Well - it’s probably a bit unfair to say it’s all downhill from then on, but the rest of the film really is an anticlimax. There are one or two moments of humour, one or two great one-liners, but overall the plot’s too flimsy, the dialogue rather silly at times, and it just didn’t quite come together as a good comedy.
Brosnan brilliantly plays the part of Noble, a chain-smoking, hard-drinking, would-be womanising, ever-so-slightly unhinged and ever-so-cynical murderer. But we never find out much about him, or why he does what he does, or who he’s working for. He arrives in a hotel in Mexico City, and meeting a visiting American businessman, they strike up an uneasy and very unlikely friendship. But there’s insufficient plot, and the dialogue sometimes is banal and ludicrous, and sometimes I felt director Richard Shepard was just inserting padding just to make the film last long enough. In the Q & A afterwards he said he got the idea for the film from Sexy Beast. British films about gangsters and hitman. Oh dear….oh dear oh dear oh dear. I just wish he hadn’t told us that.
Manderlay
Stuart Pearce Fanclub - Following directly on from Dogville this is the second of Lars Von Trier's American trilogy, with the final film Washington slated for release somewhere in 2007. Thus a convoy of Grace, her father, and assorted gangsters, having shot up Dogville, are now travelling South through Alabama. Probably worth noting the personnel changes now, with the part of Grace (formerly played by Ms Kidman) now taken by Bryce Dallas Howard (the blind girl in M. Night Shyamalan's The Village), and her father being played by Willem Dafoe (as opposed to James Caan). Like Dogville the whole movie is played out on an open plan theatrical type set, is narrated by John Hurt, and is concluded with Bowie's Young Americans.
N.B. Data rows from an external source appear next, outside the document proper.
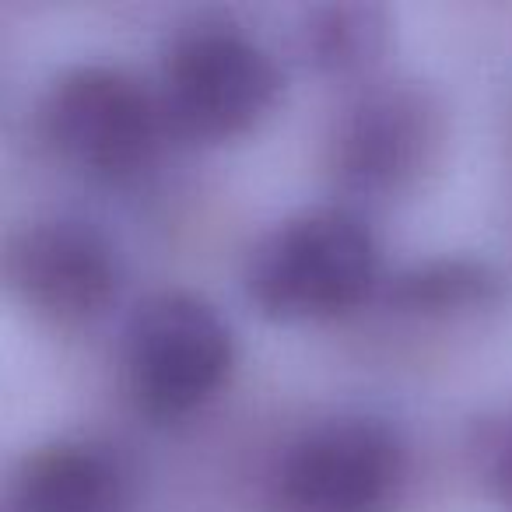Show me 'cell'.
Returning <instances> with one entry per match:
<instances>
[{
    "instance_id": "1",
    "label": "cell",
    "mask_w": 512,
    "mask_h": 512,
    "mask_svg": "<svg viewBox=\"0 0 512 512\" xmlns=\"http://www.w3.org/2000/svg\"><path fill=\"white\" fill-rule=\"evenodd\" d=\"M379 253L351 211L313 207L274 225L246 264V292L278 320H327L376 285Z\"/></svg>"
},
{
    "instance_id": "2",
    "label": "cell",
    "mask_w": 512,
    "mask_h": 512,
    "mask_svg": "<svg viewBox=\"0 0 512 512\" xmlns=\"http://www.w3.org/2000/svg\"><path fill=\"white\" fill-rule=\"evenodd\" d=\"M165 127L158 92L109 64L67 67L39 102L43 141L67 165L102 179L144 169L155 158Z\"/></svg>"
},
{
    "instance_id": "3",
    "label": "cell",
    "mask_w": 512,
    "mask_h": 512,
    "mask_svg": "<svg viewBox=\"0 0 512 512\" xmlns=\"http://www.w3.org/2000/svg\"><path fill=\"white\" fill-rule=\"evenodd\" d=\"M278 67L260 43L225 22H197L169 39L158 71L165 123L186 137L242 134L271 109Z\"/></svg>"
},
{
    "instance_id": "4",
    "label": "cell",
    "mask_w": 512,
    "mask_h": 512,
    "mask_svg": "<svg viewBox=\"0 0 512 512\" xmlns=\"http://www.w3.org/2000/svg\"><path fill=\"white\" fill-rule=\"evenodd\" d=\"M235 362L228 323L193 292H155L123 327V379L137 407L176 418L211 400Z\"/></svg>"
},
{
    "instance_id": "5",
    "label": "cell",
    "mask_w": 512,
    "mask_h": 512,
    "mask_svg": "<svg viewBox=\"0 0 512 512\" xmlns=\"http://www.w3.org/2000/svg\"><path fill=\"white\" fill-rule=\"evenodd\" d=\"M404 477V446L376 418H330L299 432L274 470L281 512H383Z\"/></svg>"
},
{
    "instance_id": "6",
    "label": "cell",
    "mask_w": 512,
    "mask_h": 512,
    "mask_svg": "<svg viewBox=\"0 0 512 512\" xmlns=\"http://www.w3.org/2000/svg\"><path fill=\"white\" fill-rule=\"evenodd\" d=\"M4 274L15 299L50 323L92 320L120 285L109 239L78 218L32 221L11 235Z\"/></svg>"
},
{
    "instance_id": "7",
    "label": "cell",
    "mask_w": 512,
    "mask_h": 512,
    "mask_svg": "<svg viewBox=\"0 0 512 512\" xmlns=\"http://www.w3.org/2000/svg\"><path fill=\"white\" fill-rule=\"evenodd\" d=\"M439 106L418 85H386L341 116L330 141L334 172L358 190H397L439 148Z\"/></svg>"
},
{
    "instance_id": "8",
    "label": "cell",
    "mask_w": 512,
    "mask_h": 512,
    "mask_svg": "<svg viewBox=\"0 0 512 512\" xmlns=\"http://www.w3.org/2000/svg\"><path fill=\"white\" fill-rule=\"evenodd\" d=\"M120 505V467L88 442L32 449L11 481V512H120Z\"/></svg>"
},
{
    "instance_id": "9",
    "label": "cell",
    "mask_w": 512,
    "mask_h": 512,
    "mask_svg": "<svg viewBox=\"0 0 512 512\" xmlns=\"http://www.w3.org/2000/svg\"><path fill=\"white\" fill-rule=\"evenodd\" d=\"M313 60L330 71H351L365 64L383 43V22L372 8H327L306 29Z\"/></svg>"
},
{
    "instance_id": "10",
    "label": "cell",
    "mask_w": 512,
    "mask_h": 512,
    "mask_svg": "<svg viewBox=\"0 0 512 512\" xmlns=\"http://www.w3.org/2000/svg\"><path fill=\"white\" fill-rule=\"evenodd\" d=\"M488 288L491 281L481 267L453 260V264H432L404 274L397 281V302L407 309H449L484 299Z\"/></svg>"
}]
</instances>
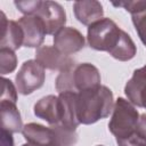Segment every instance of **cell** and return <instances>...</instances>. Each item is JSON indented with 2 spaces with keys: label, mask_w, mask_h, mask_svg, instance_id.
<instances>
[{
  "label": "cell",
  "mask_w": 146,
  "mask_h": 146,
  "mask_svg": "<svg viewBox=\"0 0 146 146\" xmlns=\"http://www.w3.org/2000/svg\"><path fill=\"white\" fill-rule=\"evenodd\" d=\"M113 107V92L106 86L76 92V115L80 124H94L107 117Z\"/></svg>",
  "instance_id": "cell-2"
},
{
  "label": "cell",
  "mask_w": 146,
  "mask_h": 146,
  "mask_svg": "<svg viewBox=\"0 0 146 146\" xmlns=\"http://www.w3.org/2000/svg\"><path fill=\"white\" fill-rule=\"evenodd\" d=\"M117 146H146V141L137 137L136 135L127 139H116Z\"/></svg>",
  "instance_id": "cell-23"
},
{
  "label": "cell",
  "mask_w": 146,
  "mask_h": 146,
  "mask_svg": "<svg viewBox=\"0 0 146 146\" xmlns=\"http://www.w3.org/2000/svg\"><path fill=\"white\" fill-rule=\"evenodd\" d=\"M112 5L114 7H122L128 13L132 15L139 14L144 10H146V0H137V1H113Z\"/></svg>",
  "instance_id": "cell-20"
},
{
  "label": "cell",
  "mask_w": 146,
  "mask_h": 146,
  "mask_svg": "<svg viewBox=\"0 0 146 146\" xmlns=\"http://www.w3.org/2000/svg\"><path fill=\"white\" fill-rule=\"evenodd\" d=\"M136 136L146 141V113L139 116V121L136 129Z\"/></svg>",
  "instance_id": "cell-24"
},
{
  "label": "cell",
  "mask_w": 146,
  "mask_h": 146,
  "mask_svg": "<svg viewBox=\"0 0 146 146\" xmlns=\"http://www.w3.org/2000/svg\"><path fill=\"white\" fill-rule=\"evenodd\" d=\"M40 0H27V1H15V6L16 8L24 14V16H29V15H36L40 6H41Z\"/></svg>",
  "instance_id": "cell-22"
},
{
  "label": "cell",
  "mask_w": 146,
  "mask_h": 146,
  "mask_svg": "<svg viewBox=\"0 0 146 146\" xmlns=\"http://www.w3.org/2000/svg\"><path fill=\"white\" fill-rule=\"evenodd\" d=\"M17 67V56L15 51L8 48H0V73L6 75Z\"/></svg>",
  "instance_id": "cell-18"
},
{
  "label": "cell",
  "mask_w": 146,
  "mask_h": 146,
  "mask_svg": "<svg viewBox=\"0 0 146 146\" xmlns=\"http://www.w3.org/2000/svg\"><path fill=\"white\" fill-rule=\"evenodd\" d=\"M24 43V33L16 21L7 19L3 11H0V48L11 50L19 49Z\"/></svg>",
  "instance_id": "cell-11"
},
{
  "label": "cell",
  "mask_w": 146,
  "mask_h": 146,
  "mask_svg": "<svg viewBox=\"0 0 146 146\" xmlns=\"http://www.w3.org/2000/svg\"><path fill=\"white\" fill-rule=\"evenodd\" d=\"M124 94L131 104L146 110V64L133 71L124 86Z\"/></svg>",
  "instance_id": "cell-10"
},
{
  "label": "cell",
  "mask_w": 146,
  "mask_h": 146,
  "mask_svg": "<svg viewBox=\"0 0 146 146\" xmlns=\"http://www.w3.org/2000/svg\"><path fill=\"white\" fill-rule=\"evenodd\" d=\"M87 40L90 48L106 51L120 62H128L137 54L131 36L111 18H102L88 26Z\"/></svg>",
  "instance_id": "cell-1"
},
{
  "label": "cell",
  "mask_w": 146,
  "mask_h": 146,
  "mask_svg": "<svg viewBox=\"0 0 146 146\" xmlns=\"http://www.w3.org/2000/svg\"><path fill=\"white\" fill-rule=\"evenodd\" d=\"M52 40L54 47L67 56L83 49L86 43L83 34L79 30L70 26H64L60 29L57 33L54 34Z\"/></svg>",
  "instance_id": "cell-9"
},
{
  "label": "cell",
  "mask_w": 146,
  "mask_h": 146,
  "mask_svg": "<svg viewBox=\"0 0 146 146\" xmlns=\"http://www.w3.org/2000/svg\"><path fill=\"white\" fill-rule=\"evenodd\" d=\"M44 26L47 34H55L64 27L66 23V13L60 3L56 1H42L36 13Z\"/></svg>",
  "instance_id": "cell-7"
},
{
  "label": "cell",
  "mask_w": 146,
  "mask_h": 146,
  "mask_svg": "<svg viewBox=\"0 0 146 146\" xmlns=\"http://www.w3.org/2000/svg\"><path fill=\"white\" fill-rule=\"evenodd\" d=\"M97 146H104V145H97Z\"/></svg>",
  "instance_id": "cell-27"
},
{
  "label": "cell",
  "mask_w": 146,
  "mask_h": 146,
  "mask_svg": "<svg viewBox=\"0 0 146 146\" xmlns=\"http://www.w3.org/2000/svg\"><path fill=\"white\" fill-rule=\"evenodd\" d=\"M22 135L27 143L40 146H52L54 133L51 127H44L42 124L31 122L23 127Z\"/></svg>",
  "instance_id": "cell-16"
},
{
  "label": "cell",
  "mask_w": 146,
  "mask_h": 146,
  "mask_svg": "<svg viewBox=\"0 0 146 146\" xmlns=\"http://www.w3.org/2000/svg\"><path fill=\"white\" fill-rule=\"evenodd\" d=\"M131 19H132V24L135 26V30H136L139 39L146 47V10H144L139 14L132 15Z\"/></svg>",
  "instance_id": "cell-19"
},
{
  "label": "cell",
  "mask_w": 146,
  "mask_h": 146,
  "mask_svg": "<svg viewBox=\"0 0 146 146\" xmlns=\"http://www.w3.org/2000/svg\"><path fill=\"white\" fill-rule=\"evenodd\" d=\"M33 113L35 116L44 120L51 125L60 123L58 96L48 95L40 98L33 106Z\"/></svg>",
  "instance_id": "cell-13"
},
{
  "label": "cell",
  "mask_w": 146,
  "mask_h": 146,
  "mask_svg": "<svg viewBox=\"0 0 146 146\" xmlns=\"http://www.w3.org/2000/svg\"><path fill=\"white\" fill-rule=\"evenodd\" d=\"M59 102V113H60V123L64 125L76 129L80 124L76 115V92L74 91H64L58 95Z\"/></svg>",
  "instance_id": "cell-14"
},
{
  "label": "cell",
  "mask_w": 146,
  "mask_h": 146,
  "mask_svg": "<svg viewBox=\"0 0 146 146\" xmlns=\"http://www.w3.org/2000/svg\"><path fill=\"white\" fill-rule=\"evenodd\" d=\"M44 80V67L41 66L35 59L25 60L15 76L17 91L24 96L31 95L35 90L40 89L43 86Z\"/></svg>",
  "instance_id": "cell-5"
},
{
  "label": "cell",
  "mask_w": 146,
  "mask_h": 146,
  "mask_svg": "<svg viewBox=\"0 0 146 146\" xmlns=\"http://www.w3.org/2000/svg\"><path fill=\"white\" fill-rule=\"evenodd\" d=\"M22 146H40V145H35V144H31V143H25Z\"/></svg>",
  "instance_id": "cell-26"
},
{
  "label": "cell",
  "mask_w": 146,
  "mask_h": 146,
  "mask_svg": "<svg viewBox=\"0 0 146 146\" xmlns=\"http://www.w3.org/2000/svg\"><path fill=\"white\" fill-rule=\"evenodd\" d=\"M73 13L75 18L83 25H91L103 18L104 9L99 1L81 0L73 3Z\"/></svg>",
  "instance_id": "cell-12"
},
{
  "label": "cell",
  "mask_w": 146,
  "mask_h": 146,
  "mask_svg": "<svg viewBox=\"0 0 146 146\" xmlns=\"http://www.w3.org/2000/svg\"><path fill=\"white\" fill-rule=\"evenodd\" d=\"M1 87H2V91H1V99L0 100H6V102H11L15 103L17 102V88L14 86V83L6 78L1 79Z\"/></svg>",
  "instance_id": "cell-21"
},
{
  "label": "cell",
  "mask_w": 146,
  "mask_h": 146,
  "mask_svg": "<svg viewBox=\"0 0 146 146\" xmlns=\"http://www.w3.org/2000/svg\"><path fill=\"white\" fill-rule=\"evenodd\" d=\"M0 146H14V138H13V133L11 132L1 129Z\"/></svg>",
  "instance_id": "cell-25"
},
{
  "label": "cell",
  "mask_w": 146,
  "mask_h": 146,
  "mask_svg": "<svg viewBox=\"0 0 146 146\" xmlns=\"http://www.w3.org/2000/svg\"><path fill=\"white\" fill-rule=\"evenodd\" d=\"M0 114H1V129L7 130L11 133L22 132L23 122H22L21 113L15 103L1 100Z\"/></svg>",
  "instance_id": "cell-15"
},
{
  "label": "cell",
  "mask_w": 146,
  "mask_h": 146,
  "mask_svg": "<svg viewBox=\"0 0 146 146\" xmlns=\"http://www.w3.org/2000/svg\"><path fill=\"white\" fill-rule=\"evenodd\" d=\"M100 81V73L95 65L90 63H81L60 72L56 78L55 84L58 92H79L102 86Z\"/></svg>",
  "instance_id": "cell-3"
},
{
  "label": "cell",
  "mask_w": 146,
  "mask_h": 146,
  "mask_svg": "<svg viewBox=\"0 0 146 146\" xmlns=\"http://www.w3.org/2000/svg\"><path fill=\"white\" fill-rule=\"evenodd\" d=\"M139 113L128 99L119 97L114 103L108 130L116 139H127L136 135Z\"/></svg>",
  "instance_id": "cell-4"
},
{
  "label": "cell",
  "mask_w": 146,
  "mask_h": 146,
  "mask_svg": "<svg viewBox=\"0 0 146 146\" xmlns=\"http://www.w3.org/2000/svg\"><path fill=\"white\" fill-rule=\"evenodd\" d=\"M18 24L21 25L24 33V43L23 46L26 48H39L41 47L44 36L47 34L46 26L42 19L36 15L23 16L18 19Z\"/></svg>",
  "instance_id": "cell-8"
},
{
  "label": "cell",
  "mask_w": 146,
  "mask_h": 146,
  "mask_svg": "<svg viewBox=\"0 0 146 146\" xmlns=\"http://www.w3.org/2000/svg\"><path fill=\"white\" fill-rule=\"evenodd\" d=\"M35 60L44 67V70L51 71H66L75 65V62L70 56L60 52L54 46H41L35 50Z\"/></svg>",
  "instance_id": "cell-6"
},
{
  "label": "cell",
  "mask_w": 146,
  "mask_h": 146,
  "mask_svg": "<svg viewBox=\"0 0 146 146\" xmlns=\"http://www.w3.org/2000/svg\"><path fill=\"white\" fill-rule=\"evenodd\" d=\"M54 140L52 146H74L78 141L76 129L68 128L63 123H57L51 125Z\"/></svg>",
  "instance_id": "cell-17"
}]
</instances>
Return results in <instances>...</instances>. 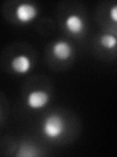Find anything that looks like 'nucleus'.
I'll use <instances>...</instances> for the list:
<instances>
[{
    "instance_id": "423d86ee",
    "label": "nucleus",
    "mask_w": 117,
    "mask_h": 157,
    "mask_svg": "<svg viewBox=\"0 0 117 157\" xmlns=\"http://www.w3.org/2000/svg\"><path fill=\"white\" fill-rule=\"evenodd\" d=\"M65 27L69 33L73 36H77V34L83 33L85 29V23L83 18L79 15L70 14L65 20Z\"/></svg>"
},
{
    "instance_id": "0eeeda50",
    "label": "nucleus",
    "mask_w": 117,
    "mask_h": 157,
    "mask_svg": "<svg viewBox=\"0 0 117 157\" xmlns=\"http://www.w3.org/2000/svg\"><path fill=\"white\" fill-rule=\"evenodd\" d=\"M100 44L105 49H114L117 46V37L111 33H104L100 37Z\"/></svg>"
},
{
    "instance_id": "1a4fd4ad",
    "label": "nucleus",
    "mask_w": 117,
    "mask_h": 157,
    "mask_svg": "<svg viewBox=\"0 0 117 157\" xmlns=\"http://www.w3.org/2000/svg\"><path fill=\"white\" fill-rule=\"evenodd\" d=\"M109 18L112 22L117 24V4L113 5V6L109 9Z\"/></svg>"
},
{
    "instance_id": "6e6552de",
    "label": "nucleus",
    "mask_w": 117,
    "mask_h": 157,
    "mask_svg": "<svg viewBox=\"0 0 117 157\" xmlns=\"http://www.w3.org/2000/svg\"><path fill=\"white\" fill-rule=\"evenodd\" d=\"M17 155H19V156H21V155H23V156H34V155H36V152H35V149H34L33 146L23 144V145H22L21 148H20V152Z\"/></svg>"
},
{
    "instance_id": "7ed1b4c3",
    "label": "nucleus",
    "mask_w": 117,
    "mask_h": 157,
    "mask_svg": "<svg viewBox=\"0 0 117 157\" xmlns=\"http://www.w3.org/2000/svg\"><path fill=\"white\" fill-rule=\"evenodd\" d=\"M50 101V94L42 90L30 91L27 96V105L30 109H41L45 107Z\"/></svg>"
},
{
    "instance_id": "f257e3e1",
    "label": "nucleus",
    "mask_w": 117,
    "mask_h": 157,
    "mask_svg": "<svg viewBox=\"0 0 117 157\" xmlns=\"http://www.w3.org/2000/svg\"><path fill=\"white\" fill-rule=\"evenodd\" d=\"M66 129V124L65 119L57 114L52 113L48 115L43 121L42 132L49 140H57L65 134Z\"/></svg>"
},
{
    "instance_id": "39448f33",
    "label": "nucleus",
    "mask_w": 117,
    "mask_h": 157,
    "mask_svg": "<svg viewBox=\"0 0 117 157\" xmlns=\"http://www.w3.org/2000/svg\"><path fill=\"white\" fill-rule=\"evenodd\" d=\"M11 69L14 73L18 74V75H26L27 74L32 67L31 59L29 58L26 54H20V55L15 56L11 64Z\"/></svg>"
},
{
    "instance_id": "f03ea898",
    "label": "nucleus",
    "mask_w": 117,
    "mask_h": 157,
    "mask_svg": "<svg viewBox=\"0 0 117 157\" xmlns=\"http://www.w3.org/2000/svg\"><path fill=\"white\" fill-rule=\"evenodd\" d=\"M38 15V9L34 4L29 2H23L19 4L15 10V16L18 22L22 24H28L32 22Z\"/></svg>"
},
{
    "instance_id": "20e7f679",
    "label": "nucleus",
    "mask_w": 117,
    "mask_h": 157,
    "mask_svg": "<svg viewBox=\"0 0 117 157\" xmlns=\"http://www.w3.org/2000/svg\"><path fill=\"white\" fill-rule=\"evenodd\" d=\"M52 54L57 60H68L73 54V46L66 40H58L53 44Z\"/></svg>"
}]
</instances>
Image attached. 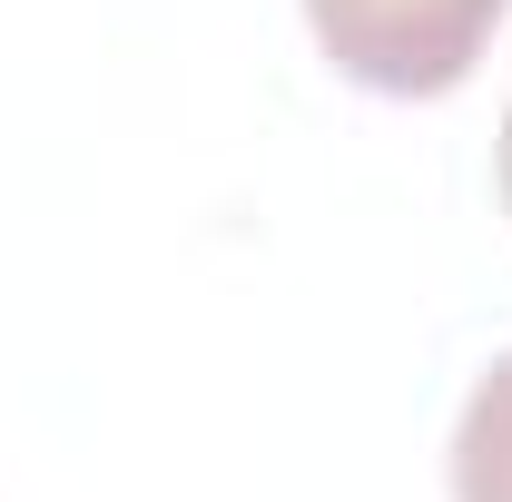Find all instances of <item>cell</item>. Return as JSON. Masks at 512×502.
<instances>
[{"instance_id": "cell-3", "label": "cell", "mask_w": 512, "mask_h": 502, "mask_svg": "<svg viewBox=\"0 0 512 502\" xmlns=\"http://www.w3.org/2000/svg\"><path fill=\"white\" fill-rule=\"evenodd\" d=\"M503 207H512V119H503Z\"/></svg>"}, {"instance_id": "cell-2", "label": "cell", "mask_w": 512, "mask_h": 502, "mask_svg": "<svg viewBox=\"0 0 512 502\" xmlns=\"http://www.w3.org/2000/svg\"><path fill=\"white\" fill-rule=\"evenodd\" d=\"M453 502H512V355L483 365L453 424Z\"/></svg>"}, {"instance_id": "cell-1", "label": "cell", "mask_w": 512, "mask_h": 502, "mask_svg": "<svg viewBox=\"0 0 512 502\" xmlns=\"http://www.w3.org/2000/svg\"><path fill=\"white\" fill-rule=\"evenodd\" d=\"M503 10L512 0H306L316 50L355 89H384V99H444V89H463Z\"/></svg>"}]
</instances>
Somewhat by accident the convoy stumble across a share cropping plantation, whereby a young black woman begs Grace for help to prevent a whipping being administered to one of the black plantation workers. Having put a stop to that, Grace is incredulous to discover that the workers are still treated as slaves, some seventy years after slavery was abolished. The root of this being the matriarchal plantation owner, Lauren Bacall, and her family of heavily armed overseers. However the shock of Grace's and the gangsters' arrival leaves the Matriarch in such awe, that she keels over and dies. Thus Grace makes it her divine mission to give these slaves the same freedoms that the rest of America enjoys. Thus with the aid of daddy's gangsters the overseers are disarmed (although in the event only a couple of old rifles are found), and now the former plantation slaves are given a legal stake in the future of the plantation. Grace's father soon moves off, but leaves Grace a handful of gangsters to ensure the success and security of the project, as well as his best contract lawyer.
Suffice to say it's all a recipe for chaos, theft, murder and anarchy, with the community proving that they are not yet ready to survive in the open world. Yet even though it is painfully obvious that she has failed, Grace finds the community are not prepared to let her go, and will use force against her in order to keep her around and in charge of them. Well I am sure you will have twigged by now that this film is not about racism or slavery at all, but is of course an allegory for America's involvement in Iraq, and the unholy mess both countries now find themselves in.
Moving back to Bryce Dallas Howard, I actually think she does a better job in this role than Kidman did in Dogville. Something never quite stacked up previously with Kidman's passive put upon nature suddenly turning rottweiler at that movie's conclusion. In this, however, Bryce Dallas Howard comes across as far more believable as the well intentioned gangster's daughter, who isn't averse to using daddy's methods and men when the occasion demands.
Anyway, I have long held the opinion that Lars Von Trier is the best director in cinema today; nothing here forces me to revise that opinion.